Adjustment of cap in the notional addition for emission-free cars

For emission-free cars, a reduced notional addition applies. The reduced addition percentage applies up to a certain limit, above which the regular notional addition percentage of 22% applies. The government proposes to reduce the cap for the reduced notional addition percentage to € 35,000 for cars that will be registered in 2022. If an employer makes a new emission-free car available to an employee in 2022 and the car is also used for private purposes, this means that the addition therefore amounts to 16% over the first € 35,000 of the catalogue value of the car and 22% over the excess. For cars registered in 2023, that limit will be further reduced to € 30,000. The cap for the reduced notional addition percentage does not apply to hydrogen and solar cell cars.

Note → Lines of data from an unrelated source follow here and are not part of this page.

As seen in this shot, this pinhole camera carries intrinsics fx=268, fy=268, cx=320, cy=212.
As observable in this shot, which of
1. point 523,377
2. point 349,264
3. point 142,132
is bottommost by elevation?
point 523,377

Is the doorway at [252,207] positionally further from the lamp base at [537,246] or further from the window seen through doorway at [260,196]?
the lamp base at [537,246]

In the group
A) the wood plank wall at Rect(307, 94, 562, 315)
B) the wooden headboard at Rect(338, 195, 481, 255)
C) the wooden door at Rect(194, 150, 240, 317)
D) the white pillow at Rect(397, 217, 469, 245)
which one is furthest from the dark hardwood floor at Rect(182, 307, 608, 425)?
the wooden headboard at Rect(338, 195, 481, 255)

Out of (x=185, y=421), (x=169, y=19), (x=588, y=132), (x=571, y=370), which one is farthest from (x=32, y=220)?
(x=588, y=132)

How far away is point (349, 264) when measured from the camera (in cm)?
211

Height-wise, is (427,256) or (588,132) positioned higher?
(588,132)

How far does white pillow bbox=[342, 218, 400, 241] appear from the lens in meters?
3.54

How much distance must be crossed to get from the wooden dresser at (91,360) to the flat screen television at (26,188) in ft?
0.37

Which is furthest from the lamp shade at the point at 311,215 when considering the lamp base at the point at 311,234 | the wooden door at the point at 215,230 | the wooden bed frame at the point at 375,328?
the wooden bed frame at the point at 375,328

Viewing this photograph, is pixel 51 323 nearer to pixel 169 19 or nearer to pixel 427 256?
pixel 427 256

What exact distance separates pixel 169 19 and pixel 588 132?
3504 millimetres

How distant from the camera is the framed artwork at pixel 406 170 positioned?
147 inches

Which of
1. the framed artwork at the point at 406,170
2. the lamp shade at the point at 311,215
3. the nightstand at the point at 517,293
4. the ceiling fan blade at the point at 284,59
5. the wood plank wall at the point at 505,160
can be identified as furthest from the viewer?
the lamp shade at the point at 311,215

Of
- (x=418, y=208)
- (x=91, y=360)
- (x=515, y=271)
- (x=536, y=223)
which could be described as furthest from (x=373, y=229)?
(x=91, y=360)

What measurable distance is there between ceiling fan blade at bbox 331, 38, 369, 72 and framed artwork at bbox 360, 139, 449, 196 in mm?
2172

Adjustment of the tax regime for stock options

Stock options agreed by an employer and employee are taxed upon exercise of the stock option. This also applies if upon exercise a share is obtained that is not freely tradable. The government  proposes to postpone the moment of taxation, if desired, to the moment when the shares acquired upon exercise can be traded freely. This makes it more attractive to provide stock options on shares that are not freely tradable. If the tradability of the shares acquired on the exercise is contractually limited and there is a stock exchange listing, the taxation will take place no later than 5 years after the stock exchange listing or – if earlier – at the time of the expiration of the contractual limitation of the tradability of the shares. If desired, it can be chosen to tax the taxable benefit arising from the not freely tradable share upon exercise. The moment of taxation for options for tradable shares (such as listed shares) does not change.

Seventh progress letter 'working as a self-employed person'

In addition to the above proposals, we would like to draw your attention to the Seventh progress letter 'working as a self-employed person', which was published on 20 September 2021. The letter reports on the pilot of the ‘Webmodule Assessment of Employment Relationship' and the results of the broad social conversation. The Enforcement Moratorium is also discussed, among other things. It comes down to the fact that the outgoing ministers Koolmees and Vijlbrief pass on the subject, as well as the continuation of the Enforcement Moratorium, to the new cabinet.